A propos Glaubwürdigkeit. Da ist in erster Line Thomas Bach gefragt, der sich nun entscheiden muss: Aufrichtiger Anti-Doping-Kämpfer oder weiter lavierender und antichambrierender Sidekick des mächtigen Genossen Putin? Der internationale Sport ist auf Talfahrt, Ansehen und Ruf sind ruiniert. Bach, der immer so gerne darauf verweist, dass SportlerInnen das Zentrum seiner IOC-Gedanken und Entscheidungen sind, ist es vor allem den Athleten schuldig, die ehrlich und sauber an den Start gehen. Und auch denen, die durch Druck zum Sünder und Opfer wurden. Ob sonst in diesem unredlichen olympischen Betrugs- und Lügengebäude noch viel zu retten ist, wird sich zeigen.

Für den DOSB kommt das neuerliche Doping-Beben zur Unzeit. Präsident Alfons Hörmann und Bundesinnenminister Thomas de Maizière paukten ein Leistungssport-Konzept durch, dass nun umgesetzt werden soll. Medaillen sind das Maß fast aller Dinge, auch wenn anderes behauptet wird. Angesichts des McLaren-Berichts stellt sich wiederholt die Frage, ob sich Deutschland  an diesem verlotterten Spitzensport wirklich noch beteiligen will. Nationale Imagepflege durch Platzierungen im Medaillenspiegel? Braucht kein Mensch. Jugendliche, die sich ein Ziel setzen, trainieren und versuchen, ihre Leistung abzurufen, mit ihrem Lebensentwurf in Zeiten von Orientierungslosigkeit auch ein Vorbild sein können. Das wäre das Beste, was einer Gesellschaft  passieren kann.
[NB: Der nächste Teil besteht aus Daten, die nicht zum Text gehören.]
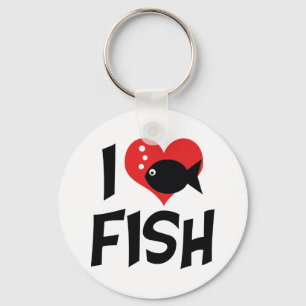 I Love Heart Fish - Aquarium Lovers Key Ring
Die Diskussion über den Sport nach dem Motto: Wo wollen wir hin? ist nach dem heutigen Tag unausweichlich geworden. Für Erfolge um jeden Preis gibt es – auch im Bezug auf unsere eigene Dopingvergangenheit – keine Legitimation mehr.

Jetzt ist die einstige Sportgroßmacht Russland endgültig vom Helden-Sockel gestürzt. Und wer fliegt als nächstes auf?